Challenge A: In the Ikiru essay, what profession did the writer name in fourth grade when a teacher asked what everyone wished to be?
Challenge B: Please copy the Ikiru essay word for word from "I saw Akira" up to and including "gradually lost hope.".

Passage shown:
· · · · ·
I saw Akira Kurosawa’s film Ikiru a few nights ago. For the last year, I found myself in a role similar to the young woman in Watanabe’s office. The circumstances aren’t worth writing about. Like her, my patience wore very thin as I started to resent my coworkers and disdain my role. I could see the rest of my life in that job and career rolling out in front of me in a straight line. There is nothing inherently wrong with predictability. But this was not, in reference to the title, living. To live. A life. It was nothing. I was seeing that in an office filled with people pretending to work. Like Watanabe, I had great enthusiasm when starting, but seeing resistance to any improvement regardless if it came from me or the CEO, I gradually lost hope.
When I was a little boy, I wished to be an architect. I recall a conversation in the fourth grade about it, when a teacher was asking everyone what they wish to be when they grew up. That is what I said. Of course, that was also the only profession I was really even aware of. I loved the typical things that one interested in architecture loves–namely, Legos and SimCity. I was unaware of the challenges, the road to get there, or really what it was like, but that was my instinctual feeling as to what I wished to do, a real expression of the heart.
· · · · ·
Stored data:
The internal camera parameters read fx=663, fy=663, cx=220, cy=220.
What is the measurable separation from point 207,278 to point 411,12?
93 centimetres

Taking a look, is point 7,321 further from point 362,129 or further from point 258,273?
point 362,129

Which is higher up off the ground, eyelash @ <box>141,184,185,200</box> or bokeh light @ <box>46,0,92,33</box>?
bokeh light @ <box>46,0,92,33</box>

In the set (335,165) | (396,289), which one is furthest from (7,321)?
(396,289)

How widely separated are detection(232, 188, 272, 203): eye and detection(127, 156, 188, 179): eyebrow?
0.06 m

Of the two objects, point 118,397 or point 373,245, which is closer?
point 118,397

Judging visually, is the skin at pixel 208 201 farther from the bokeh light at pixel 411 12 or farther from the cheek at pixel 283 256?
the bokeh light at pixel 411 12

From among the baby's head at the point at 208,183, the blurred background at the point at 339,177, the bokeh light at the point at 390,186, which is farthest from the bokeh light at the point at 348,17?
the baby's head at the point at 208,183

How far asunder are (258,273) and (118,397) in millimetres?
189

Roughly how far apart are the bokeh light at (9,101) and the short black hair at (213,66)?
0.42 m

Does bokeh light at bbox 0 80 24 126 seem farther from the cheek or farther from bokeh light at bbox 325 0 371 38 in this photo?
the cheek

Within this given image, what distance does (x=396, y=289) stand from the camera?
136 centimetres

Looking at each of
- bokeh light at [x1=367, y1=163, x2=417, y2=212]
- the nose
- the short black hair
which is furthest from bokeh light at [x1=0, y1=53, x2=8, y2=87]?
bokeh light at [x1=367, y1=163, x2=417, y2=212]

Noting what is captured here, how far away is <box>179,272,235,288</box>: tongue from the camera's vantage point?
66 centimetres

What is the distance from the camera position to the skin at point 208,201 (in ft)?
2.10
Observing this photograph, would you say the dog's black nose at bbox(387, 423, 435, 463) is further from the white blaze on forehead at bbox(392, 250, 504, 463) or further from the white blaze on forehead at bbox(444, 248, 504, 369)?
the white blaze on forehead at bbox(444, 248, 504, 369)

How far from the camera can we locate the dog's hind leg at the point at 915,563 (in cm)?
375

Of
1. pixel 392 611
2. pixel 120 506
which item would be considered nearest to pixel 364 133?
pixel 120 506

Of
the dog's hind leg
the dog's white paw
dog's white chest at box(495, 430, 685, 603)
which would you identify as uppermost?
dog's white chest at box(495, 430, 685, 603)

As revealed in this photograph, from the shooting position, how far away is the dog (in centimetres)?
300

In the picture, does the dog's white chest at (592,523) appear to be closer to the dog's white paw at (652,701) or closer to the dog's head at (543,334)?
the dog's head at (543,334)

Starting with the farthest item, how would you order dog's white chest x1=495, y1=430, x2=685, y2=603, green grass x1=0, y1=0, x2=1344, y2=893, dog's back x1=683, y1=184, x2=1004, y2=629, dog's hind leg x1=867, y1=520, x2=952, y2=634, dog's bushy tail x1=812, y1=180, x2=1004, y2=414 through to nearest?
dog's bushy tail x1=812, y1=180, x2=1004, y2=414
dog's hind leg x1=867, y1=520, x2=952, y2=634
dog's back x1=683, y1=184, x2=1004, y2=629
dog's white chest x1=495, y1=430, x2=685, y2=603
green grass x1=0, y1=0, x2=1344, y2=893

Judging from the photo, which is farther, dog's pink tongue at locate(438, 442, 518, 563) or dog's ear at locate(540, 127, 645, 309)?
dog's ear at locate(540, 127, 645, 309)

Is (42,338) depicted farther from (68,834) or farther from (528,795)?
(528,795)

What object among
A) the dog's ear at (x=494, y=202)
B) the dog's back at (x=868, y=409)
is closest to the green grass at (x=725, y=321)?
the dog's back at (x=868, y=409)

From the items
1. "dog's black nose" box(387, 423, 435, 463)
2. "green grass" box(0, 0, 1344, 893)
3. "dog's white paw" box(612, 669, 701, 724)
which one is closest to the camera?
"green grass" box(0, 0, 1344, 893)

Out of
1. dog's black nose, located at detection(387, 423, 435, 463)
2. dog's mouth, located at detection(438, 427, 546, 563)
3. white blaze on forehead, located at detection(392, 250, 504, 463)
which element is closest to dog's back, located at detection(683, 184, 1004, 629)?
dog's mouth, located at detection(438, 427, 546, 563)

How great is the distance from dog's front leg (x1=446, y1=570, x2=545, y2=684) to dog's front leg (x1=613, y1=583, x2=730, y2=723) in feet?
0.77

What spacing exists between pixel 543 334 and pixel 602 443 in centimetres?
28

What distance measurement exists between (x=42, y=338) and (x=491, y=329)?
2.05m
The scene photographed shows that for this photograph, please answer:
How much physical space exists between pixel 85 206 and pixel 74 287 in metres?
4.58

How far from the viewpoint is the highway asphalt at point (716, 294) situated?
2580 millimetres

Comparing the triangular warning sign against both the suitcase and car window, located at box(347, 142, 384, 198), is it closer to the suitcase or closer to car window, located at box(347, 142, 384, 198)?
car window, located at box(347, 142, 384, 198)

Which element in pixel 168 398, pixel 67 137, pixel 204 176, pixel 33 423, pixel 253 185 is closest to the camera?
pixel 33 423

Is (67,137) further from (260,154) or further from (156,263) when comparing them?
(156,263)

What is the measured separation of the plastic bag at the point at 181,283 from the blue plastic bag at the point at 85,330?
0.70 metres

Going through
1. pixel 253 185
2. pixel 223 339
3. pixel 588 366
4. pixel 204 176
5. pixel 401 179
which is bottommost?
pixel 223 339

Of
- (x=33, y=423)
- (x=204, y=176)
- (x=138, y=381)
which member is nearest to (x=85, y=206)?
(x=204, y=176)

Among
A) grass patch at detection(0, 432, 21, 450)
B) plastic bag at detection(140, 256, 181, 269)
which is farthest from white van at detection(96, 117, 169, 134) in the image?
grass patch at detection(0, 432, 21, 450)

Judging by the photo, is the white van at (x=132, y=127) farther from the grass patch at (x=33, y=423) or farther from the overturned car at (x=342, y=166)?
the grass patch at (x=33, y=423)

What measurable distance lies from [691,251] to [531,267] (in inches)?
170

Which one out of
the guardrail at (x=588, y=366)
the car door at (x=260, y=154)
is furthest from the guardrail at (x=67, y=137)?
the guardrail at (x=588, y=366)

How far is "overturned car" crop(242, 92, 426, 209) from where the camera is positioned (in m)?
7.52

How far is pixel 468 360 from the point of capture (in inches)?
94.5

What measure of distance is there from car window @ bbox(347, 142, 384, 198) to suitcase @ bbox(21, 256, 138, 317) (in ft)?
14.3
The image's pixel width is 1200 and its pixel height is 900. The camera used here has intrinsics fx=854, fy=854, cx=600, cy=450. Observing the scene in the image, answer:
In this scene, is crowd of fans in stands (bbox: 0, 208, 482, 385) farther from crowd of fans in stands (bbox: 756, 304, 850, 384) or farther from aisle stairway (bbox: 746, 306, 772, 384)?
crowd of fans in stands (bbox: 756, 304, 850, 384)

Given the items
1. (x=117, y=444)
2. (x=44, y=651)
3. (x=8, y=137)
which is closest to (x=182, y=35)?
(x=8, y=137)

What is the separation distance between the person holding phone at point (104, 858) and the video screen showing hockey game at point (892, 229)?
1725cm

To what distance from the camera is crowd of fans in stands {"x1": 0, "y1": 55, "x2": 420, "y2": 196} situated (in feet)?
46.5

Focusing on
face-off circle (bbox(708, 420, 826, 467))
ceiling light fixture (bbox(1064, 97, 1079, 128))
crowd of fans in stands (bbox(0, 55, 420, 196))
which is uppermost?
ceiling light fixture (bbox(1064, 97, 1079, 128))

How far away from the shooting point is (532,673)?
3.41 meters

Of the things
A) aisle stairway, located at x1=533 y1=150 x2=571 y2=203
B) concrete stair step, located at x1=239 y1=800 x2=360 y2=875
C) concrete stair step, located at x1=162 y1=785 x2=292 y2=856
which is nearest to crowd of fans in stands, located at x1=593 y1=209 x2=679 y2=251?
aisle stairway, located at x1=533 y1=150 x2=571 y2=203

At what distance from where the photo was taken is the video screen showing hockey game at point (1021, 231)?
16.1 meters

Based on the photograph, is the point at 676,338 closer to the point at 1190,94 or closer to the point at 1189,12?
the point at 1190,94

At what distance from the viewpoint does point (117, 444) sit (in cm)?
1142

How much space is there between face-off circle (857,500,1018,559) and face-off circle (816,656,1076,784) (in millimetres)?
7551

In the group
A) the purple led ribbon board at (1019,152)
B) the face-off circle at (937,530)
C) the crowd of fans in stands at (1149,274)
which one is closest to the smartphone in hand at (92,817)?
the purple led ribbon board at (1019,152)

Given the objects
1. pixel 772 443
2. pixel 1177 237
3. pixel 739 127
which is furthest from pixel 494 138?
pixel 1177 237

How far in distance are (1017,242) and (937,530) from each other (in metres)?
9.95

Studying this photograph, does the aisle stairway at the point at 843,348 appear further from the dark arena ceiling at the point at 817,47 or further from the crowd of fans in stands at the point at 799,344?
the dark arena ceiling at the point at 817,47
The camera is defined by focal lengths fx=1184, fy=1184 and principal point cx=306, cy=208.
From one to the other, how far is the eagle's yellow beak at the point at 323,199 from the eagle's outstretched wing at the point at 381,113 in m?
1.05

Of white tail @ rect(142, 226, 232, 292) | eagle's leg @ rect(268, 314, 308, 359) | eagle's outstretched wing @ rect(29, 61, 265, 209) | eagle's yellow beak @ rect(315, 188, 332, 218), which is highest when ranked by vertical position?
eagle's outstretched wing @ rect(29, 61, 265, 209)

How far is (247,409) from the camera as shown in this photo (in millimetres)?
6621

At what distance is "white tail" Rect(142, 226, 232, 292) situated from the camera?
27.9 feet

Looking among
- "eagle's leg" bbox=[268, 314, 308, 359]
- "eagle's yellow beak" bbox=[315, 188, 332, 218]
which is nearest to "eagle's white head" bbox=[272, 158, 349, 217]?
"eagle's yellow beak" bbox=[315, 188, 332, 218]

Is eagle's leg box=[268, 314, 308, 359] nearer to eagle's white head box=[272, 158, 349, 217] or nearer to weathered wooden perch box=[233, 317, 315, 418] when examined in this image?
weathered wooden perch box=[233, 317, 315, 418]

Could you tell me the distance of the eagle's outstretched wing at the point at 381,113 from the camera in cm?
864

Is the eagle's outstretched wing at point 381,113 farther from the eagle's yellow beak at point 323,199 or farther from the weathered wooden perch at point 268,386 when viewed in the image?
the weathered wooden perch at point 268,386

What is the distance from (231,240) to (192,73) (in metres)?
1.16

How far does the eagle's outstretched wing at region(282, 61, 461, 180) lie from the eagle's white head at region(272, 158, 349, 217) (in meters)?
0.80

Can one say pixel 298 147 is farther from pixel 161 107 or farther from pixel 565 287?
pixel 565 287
· · · · ·
Correct output A: An architect.

Correct output B:
I saw Akira Kurosawa’s film Ikiru a few nights ago. For the last year, I found myself in a role similar to the young woman in Watanabe’s office. The circumstances aren’t worth writing about. Like her, my patience wore very thin as I started to resent my coworkers and disdain my role. I could see the rest of my life in that job and career rolling out in front of me in a straight line. There is nothing inherently wrong with predictability. But this was not, in reference to the title, living. To live. A life. It was nothing. I was seeing that in an office filled with people pretending to work. Like Watanabe, I had great enthusiasm when starting, but seeing resistance to any improvement regardless if it came from me or the CEO, I gradually lost hope.